Tâches à réaliser:
**1.** Veuillez reproduire à l'identique le passage de l'article sur les pensions alimentaires qui va de « À la défense » jusqu'à « affirme-telle en substance. ».
**2.** Selon l'article sur les pensions alimentaires, combien d'enfants de la province sont touchés par la réduction des prestations de soutien au revenu ?

Extrait choisi:
+ + + + + + +

À la défense des droits des enfants
À Terre-Neuve-et-Labrador, les parents séparés ou divorcés qui reçoivent des prestations de soutien au revenu les voient amputés d’une somme égale aux pensions alimentaires versées pour leurs enfants. Cette pratique doit cesser, plaide la Défenferesse des droits des enfants et de la jeunesse, Jacqueline Lake Kavanagh.
Madame Kavanagh a levé le voile sur les impacts dévastateurs de cette mesure dans un rapport court mais percutant intitulé Faire des vagues (Making Waves) rendu public le 29 mai dernier. Cette pratique est contraire aux droits des enfants reconnus par les Nations Unies, par la Charte canadienne des droits et libertés, par la Cour Suprême du Canada et par la Cour d'appel de TerreNeuve-et-Labrador, affirme-telle en substance.
Concrètement, la pratique contre laquelle s'insurge Jacqueline Lake Kavanagh est la suivante : « Quand les parents se séparent et que le Cour ordonne le versement d'une pension alimentaire pour enfant de 200 $ par mois, par exemple, les prestations de soutien au revenu du parent qui a la garde sont réduites de 200 $ », a-t-elle illustré en entrevue au Gaboteur.
Et ce parent, dans la quasi-totalité des cas, est une femme. « Des femmes sont à la tête de 2 580 des 2 588 familles touchées par cette pratique. Huit hommes seulement sont chefs de ces familles », a insisté madame Kavanagh. Au lieu de servir à répondre aux besoins des enfants, par exemple les soins dentaires, les vêtements et la participation à des activités sportives, les pensions alimentaires sont transformées en revenus qui servent à payer les besoins de base des familles, comme le logement et la nourriture. Plus de 12 000 enfants sont frappés par cette mesure dans la province.
« Cette politique est contraire aux droits des enfants et aggrave leur pauvreté. Elle désavantage particulièrement les enfants les plus vulnérable, ceux qui vivent dans une famille monoparentale ayant à sa tête une femme », a écrit madame Kavanagh dans Faire des vagues. Elle a réitéré ses propos en entrevue dans un vibrant cri du coeur.
Autre indice de la la vulnérabilité énorme de ces enfants contenue dans ce rapport : une famille monoparentale sur trois ayant à la tête des femmes souffre d'insécurité alimentaire dans la province.

+ + + + + + +

Données à examiner:
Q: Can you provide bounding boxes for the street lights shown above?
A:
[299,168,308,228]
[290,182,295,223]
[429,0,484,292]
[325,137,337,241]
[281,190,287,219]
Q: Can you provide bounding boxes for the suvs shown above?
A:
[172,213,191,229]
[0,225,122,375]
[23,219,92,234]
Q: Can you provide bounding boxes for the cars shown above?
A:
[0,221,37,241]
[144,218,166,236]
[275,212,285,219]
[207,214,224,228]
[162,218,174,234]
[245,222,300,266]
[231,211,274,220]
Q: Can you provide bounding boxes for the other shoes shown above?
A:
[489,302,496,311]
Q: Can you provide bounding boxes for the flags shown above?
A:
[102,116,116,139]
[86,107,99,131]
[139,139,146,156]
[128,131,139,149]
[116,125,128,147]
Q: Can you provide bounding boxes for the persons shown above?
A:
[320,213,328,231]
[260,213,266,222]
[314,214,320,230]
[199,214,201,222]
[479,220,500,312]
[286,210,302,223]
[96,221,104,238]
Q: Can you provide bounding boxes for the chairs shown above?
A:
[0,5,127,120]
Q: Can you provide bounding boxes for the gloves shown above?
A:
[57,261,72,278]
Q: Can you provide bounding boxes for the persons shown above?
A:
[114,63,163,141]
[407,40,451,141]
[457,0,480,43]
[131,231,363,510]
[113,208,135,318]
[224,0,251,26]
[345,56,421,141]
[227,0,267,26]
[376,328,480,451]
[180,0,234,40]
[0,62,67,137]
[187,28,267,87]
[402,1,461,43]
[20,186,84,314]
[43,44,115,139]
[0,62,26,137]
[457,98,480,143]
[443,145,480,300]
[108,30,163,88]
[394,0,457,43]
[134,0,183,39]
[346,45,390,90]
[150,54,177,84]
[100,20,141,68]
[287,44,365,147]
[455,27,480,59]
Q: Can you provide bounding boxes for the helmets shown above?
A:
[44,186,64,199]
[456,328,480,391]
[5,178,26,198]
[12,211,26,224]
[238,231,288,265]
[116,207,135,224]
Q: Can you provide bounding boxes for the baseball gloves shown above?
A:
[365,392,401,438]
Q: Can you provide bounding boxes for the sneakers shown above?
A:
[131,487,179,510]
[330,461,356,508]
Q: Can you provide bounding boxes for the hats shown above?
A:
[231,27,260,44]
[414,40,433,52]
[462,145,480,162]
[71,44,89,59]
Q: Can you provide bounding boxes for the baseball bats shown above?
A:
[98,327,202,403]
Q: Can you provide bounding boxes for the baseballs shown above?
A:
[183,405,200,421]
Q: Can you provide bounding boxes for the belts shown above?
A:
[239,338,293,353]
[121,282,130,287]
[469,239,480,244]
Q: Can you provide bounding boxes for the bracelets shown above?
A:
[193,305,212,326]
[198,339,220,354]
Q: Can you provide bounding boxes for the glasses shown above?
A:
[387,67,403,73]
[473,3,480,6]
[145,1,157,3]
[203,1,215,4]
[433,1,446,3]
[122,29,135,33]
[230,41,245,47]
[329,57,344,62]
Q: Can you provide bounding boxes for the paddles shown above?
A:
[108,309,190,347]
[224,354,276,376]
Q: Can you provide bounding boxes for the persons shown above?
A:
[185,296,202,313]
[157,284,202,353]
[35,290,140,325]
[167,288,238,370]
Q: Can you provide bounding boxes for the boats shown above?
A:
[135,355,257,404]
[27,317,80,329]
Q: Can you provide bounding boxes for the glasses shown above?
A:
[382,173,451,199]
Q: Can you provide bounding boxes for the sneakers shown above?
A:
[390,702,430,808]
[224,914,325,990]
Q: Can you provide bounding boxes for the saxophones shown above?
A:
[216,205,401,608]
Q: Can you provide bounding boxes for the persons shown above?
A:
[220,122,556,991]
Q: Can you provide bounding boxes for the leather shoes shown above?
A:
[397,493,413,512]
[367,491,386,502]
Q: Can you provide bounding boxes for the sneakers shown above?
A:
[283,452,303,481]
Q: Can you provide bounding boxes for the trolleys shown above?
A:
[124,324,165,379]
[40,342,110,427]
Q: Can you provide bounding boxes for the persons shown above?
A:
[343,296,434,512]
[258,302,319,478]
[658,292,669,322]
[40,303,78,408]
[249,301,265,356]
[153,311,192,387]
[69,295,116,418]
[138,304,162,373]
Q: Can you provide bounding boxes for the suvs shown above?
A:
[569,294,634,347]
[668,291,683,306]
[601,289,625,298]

+ + + + + + +

Vos réponses écrites:
**1.**
À la défense des droits des enfants
À Terre-Neuve-et-Labrador, les parents séparés ou divorcés qui reçoivent des prestations de soutien au revenu les voient amputés d’une somme égale aux pensions alimentaires versées pour leurs enfants. Cette pratique doit cesser, plaide la Défenferesse des droits des enfants et de la jeunesse, Jacqueline Lake Kavanagh.
Madame Kavanagh a levé le voile sur les impacts dévastateurs de cette mesure dans un rapport court mais percutant intitulé Faire des vagues (Making Waves) rendu public le 29 mai dernier. Cette pratique est contraire aux droits des enfants reconnus par les Nations Unies, par la Charte canadienne des droits et libertés, par la Cour Suprême du Canada et par la Cour d'appel de TerreNeuve-et-Labrador, affirme-telle en substance.

**2.** Plus de 12 000 enfants.